Lecture 44 Biology of Fracture Healing Flashcards
What are the four phases of skeletal development?
- Migration (of preskeletal cells to sites of future skeltogenesis)
- Epithelial- mesenchymal interaction
- condensation (of mesenchymal cells)
- Differentiation (into odontoblasts and chondrocytes)
What are the two types of bone formation?
- Endochondral bone formation
- Intramembranous Bone Formation
What is endochondral bone formation?
- Indirect (mesenchyme forms cartilage template first which is later replaced by bone)
- occurs in most bones in the skeleton esp. bones that bear weight and have joints
- also occurs during fracture repair
What is intramembranous bone formation?
- direct transformation of mesenchymal cells to osteoblasts (no cartilage intermediate)
- restricted to cranial vault, some facial bones, parts of the mandible and clavicle
- contributes to fracture repair
When do secondary ossification centers appear?
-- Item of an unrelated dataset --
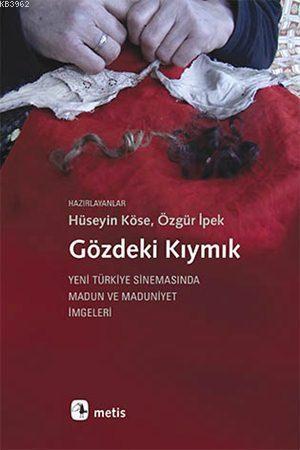 Gözdeki Kıymık; Yeni Türkiye Sinemasında Madun ve Maduniyet İmgeleri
- around the time of birth
What produces VEGF and what does it do?
- hypertrophic chondrocytes
- attracts blood vessels that invade the cartilage model
When does growth plate fusion occur?
- around age 14-20 in humans
How do the flat bones of the skull form?
- intramembranous bone formation
What is the process of intramembranous bone formation?
- mesenchymal cells condense to produce osteoblasts which deposit osteoid (unmineralized) bone matrix
- osteoid matrix calcifies/osteoblasts become arrangled along calcified region of the matrix
- some osteoblasts trapped in bone matrix- become osteocytes
- NO CARTILAGE MODEL PRECEDING THE BONE
What is the immature bone that is produced first?
- woven bone aka primary bone (immature)
Woven bone is produced when osteoblasts need to form bone rapidly in situations like:
- embryonic development
- fracture healing
- disease states (paget’s disease)
What is immature woven bone remodeled and replaced with?
- Lamellar bone (aka secondary bone) (mature)
What are the features of woven bone?
- disorganized structure
- collagen fibrils in random orientation (lower birefringence w/polarized light)
- increased cell density
- reduced mineral content
What are the features of lamellar bone?
- highly organized
- bone lamellae concentrically arranged around central canal containing blood vessels and nerves
- collagen fibrils in parallel orientation (more birefringence w/polarized light)
- mechanically stronger
What can lamellar bone be further classified into?
- Compact
(cortical/haversian) - cancellous (spongy/trabecular)
What type of bone is the bone marrow located in?
- cancellous bone
What is skeletal healing essential for?
- resolution of orthopedic trauma that has caused fractures
- healing of corrective surgeries where bony injuries are created intentionally to correct bone deformities
- bone regeneration in oral surgical procedures/tooth extractions
Fracture healing requires coordinated activity of several cell types:
- inflammatory cells
- chondroprogenitors/chondrocytes
- osteoprogenitors
- osteoclasts
- vascular cells
What is the timeline of the inflammatory phase?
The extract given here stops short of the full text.